Report each line of the listing below that contains the word "nearest". Case counts.

# start of Supplied entries

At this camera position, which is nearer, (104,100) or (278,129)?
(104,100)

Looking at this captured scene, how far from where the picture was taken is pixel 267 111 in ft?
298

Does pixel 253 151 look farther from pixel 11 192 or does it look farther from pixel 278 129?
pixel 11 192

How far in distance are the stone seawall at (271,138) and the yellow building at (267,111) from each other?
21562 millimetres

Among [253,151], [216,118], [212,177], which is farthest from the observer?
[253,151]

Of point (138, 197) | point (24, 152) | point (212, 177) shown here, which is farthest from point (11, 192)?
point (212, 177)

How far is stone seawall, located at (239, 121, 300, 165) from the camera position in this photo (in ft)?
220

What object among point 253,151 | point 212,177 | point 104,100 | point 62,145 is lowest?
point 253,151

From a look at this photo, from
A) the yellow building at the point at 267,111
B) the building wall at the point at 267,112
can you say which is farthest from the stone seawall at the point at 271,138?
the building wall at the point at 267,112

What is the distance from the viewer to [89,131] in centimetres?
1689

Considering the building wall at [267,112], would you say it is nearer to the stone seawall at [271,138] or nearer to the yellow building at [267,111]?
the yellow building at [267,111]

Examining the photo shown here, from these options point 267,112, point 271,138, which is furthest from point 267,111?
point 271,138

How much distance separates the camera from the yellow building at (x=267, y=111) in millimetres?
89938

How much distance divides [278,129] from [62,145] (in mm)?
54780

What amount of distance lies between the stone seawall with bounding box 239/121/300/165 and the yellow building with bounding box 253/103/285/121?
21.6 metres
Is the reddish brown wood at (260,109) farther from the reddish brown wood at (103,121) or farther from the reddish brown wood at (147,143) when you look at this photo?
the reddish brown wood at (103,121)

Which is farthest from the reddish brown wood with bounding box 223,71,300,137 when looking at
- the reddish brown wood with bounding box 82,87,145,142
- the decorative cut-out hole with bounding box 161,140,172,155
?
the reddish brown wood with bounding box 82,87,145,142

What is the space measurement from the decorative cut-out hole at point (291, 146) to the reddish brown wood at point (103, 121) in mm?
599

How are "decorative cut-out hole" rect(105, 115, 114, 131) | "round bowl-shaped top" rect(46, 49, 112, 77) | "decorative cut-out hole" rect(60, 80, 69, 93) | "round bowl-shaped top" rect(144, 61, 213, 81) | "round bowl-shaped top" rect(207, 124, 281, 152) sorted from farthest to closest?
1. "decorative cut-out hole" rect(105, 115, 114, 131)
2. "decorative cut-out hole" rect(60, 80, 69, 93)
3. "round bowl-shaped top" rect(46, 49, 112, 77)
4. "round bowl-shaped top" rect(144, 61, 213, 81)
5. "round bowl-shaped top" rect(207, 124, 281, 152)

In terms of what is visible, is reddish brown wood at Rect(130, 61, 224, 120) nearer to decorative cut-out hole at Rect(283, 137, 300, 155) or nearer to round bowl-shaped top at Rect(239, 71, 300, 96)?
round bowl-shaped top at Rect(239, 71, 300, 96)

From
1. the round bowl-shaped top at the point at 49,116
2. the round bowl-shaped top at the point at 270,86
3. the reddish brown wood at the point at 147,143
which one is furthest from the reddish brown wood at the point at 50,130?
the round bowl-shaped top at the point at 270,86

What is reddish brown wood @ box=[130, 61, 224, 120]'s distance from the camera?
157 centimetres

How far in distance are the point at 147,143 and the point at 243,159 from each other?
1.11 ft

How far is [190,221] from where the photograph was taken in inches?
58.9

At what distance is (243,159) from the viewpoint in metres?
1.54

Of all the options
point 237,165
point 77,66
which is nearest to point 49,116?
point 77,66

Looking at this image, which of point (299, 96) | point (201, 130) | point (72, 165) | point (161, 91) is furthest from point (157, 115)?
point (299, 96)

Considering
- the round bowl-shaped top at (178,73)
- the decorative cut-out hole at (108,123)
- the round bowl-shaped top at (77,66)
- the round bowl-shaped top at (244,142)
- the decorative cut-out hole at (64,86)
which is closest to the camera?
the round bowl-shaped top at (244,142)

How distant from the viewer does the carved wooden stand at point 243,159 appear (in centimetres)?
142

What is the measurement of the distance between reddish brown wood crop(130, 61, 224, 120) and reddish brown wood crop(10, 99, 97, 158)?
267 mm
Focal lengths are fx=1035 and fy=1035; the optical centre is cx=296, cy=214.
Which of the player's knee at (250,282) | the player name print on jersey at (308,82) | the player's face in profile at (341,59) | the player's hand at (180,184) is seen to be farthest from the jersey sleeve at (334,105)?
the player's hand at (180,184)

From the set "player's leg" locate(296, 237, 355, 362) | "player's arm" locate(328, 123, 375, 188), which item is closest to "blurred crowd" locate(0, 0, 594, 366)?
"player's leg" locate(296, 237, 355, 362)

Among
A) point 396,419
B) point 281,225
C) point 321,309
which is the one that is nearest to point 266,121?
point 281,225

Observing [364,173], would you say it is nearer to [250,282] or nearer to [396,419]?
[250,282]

# end of Supplied entries
# start of Supplied entries

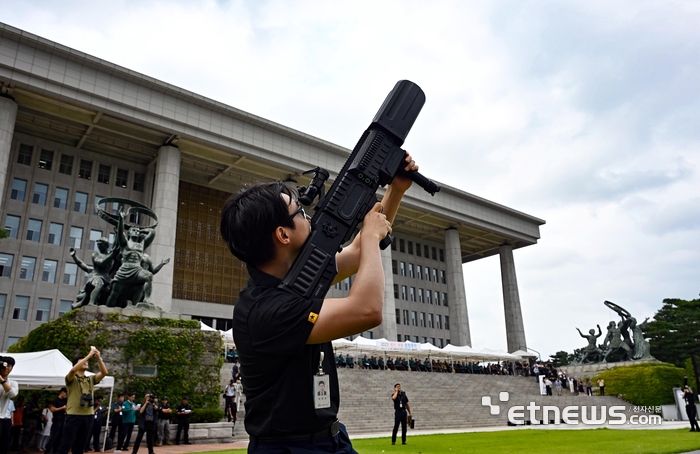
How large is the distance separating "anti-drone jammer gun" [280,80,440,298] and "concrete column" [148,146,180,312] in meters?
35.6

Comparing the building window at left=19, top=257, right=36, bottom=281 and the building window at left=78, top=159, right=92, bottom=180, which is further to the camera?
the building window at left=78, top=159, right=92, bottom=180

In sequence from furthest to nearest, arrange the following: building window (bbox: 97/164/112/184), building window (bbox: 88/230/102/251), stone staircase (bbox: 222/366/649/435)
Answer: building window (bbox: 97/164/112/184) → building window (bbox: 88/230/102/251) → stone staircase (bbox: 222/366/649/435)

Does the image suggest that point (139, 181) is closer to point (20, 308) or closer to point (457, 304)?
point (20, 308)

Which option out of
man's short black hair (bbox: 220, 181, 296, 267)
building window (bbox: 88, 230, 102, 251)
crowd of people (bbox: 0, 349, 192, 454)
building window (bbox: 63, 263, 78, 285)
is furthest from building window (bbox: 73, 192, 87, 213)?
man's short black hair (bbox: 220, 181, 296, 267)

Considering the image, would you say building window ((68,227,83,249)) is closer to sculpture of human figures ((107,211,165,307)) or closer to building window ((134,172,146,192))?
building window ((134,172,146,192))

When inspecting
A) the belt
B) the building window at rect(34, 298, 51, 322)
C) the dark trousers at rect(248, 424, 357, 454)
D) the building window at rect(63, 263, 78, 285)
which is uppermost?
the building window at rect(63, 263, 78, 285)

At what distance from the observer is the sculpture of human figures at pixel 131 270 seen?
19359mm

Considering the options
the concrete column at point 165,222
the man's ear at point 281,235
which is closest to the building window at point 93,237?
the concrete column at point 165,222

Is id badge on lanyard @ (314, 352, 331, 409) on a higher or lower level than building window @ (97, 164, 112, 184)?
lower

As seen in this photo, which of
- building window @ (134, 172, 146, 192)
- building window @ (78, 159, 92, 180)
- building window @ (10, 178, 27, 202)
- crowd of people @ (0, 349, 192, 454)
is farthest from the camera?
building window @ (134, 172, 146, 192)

# end of Supplied entries

• Complete output:
which is nearest to point 49,116?
which is the one that is nearest to point 266,121?
In sequence from furthest to nearest, arrange the following: building window (bbox: 97/164/112/184), building window (bbox: 88/230/102/251), stone staircase (bbox: 222/366/649/435)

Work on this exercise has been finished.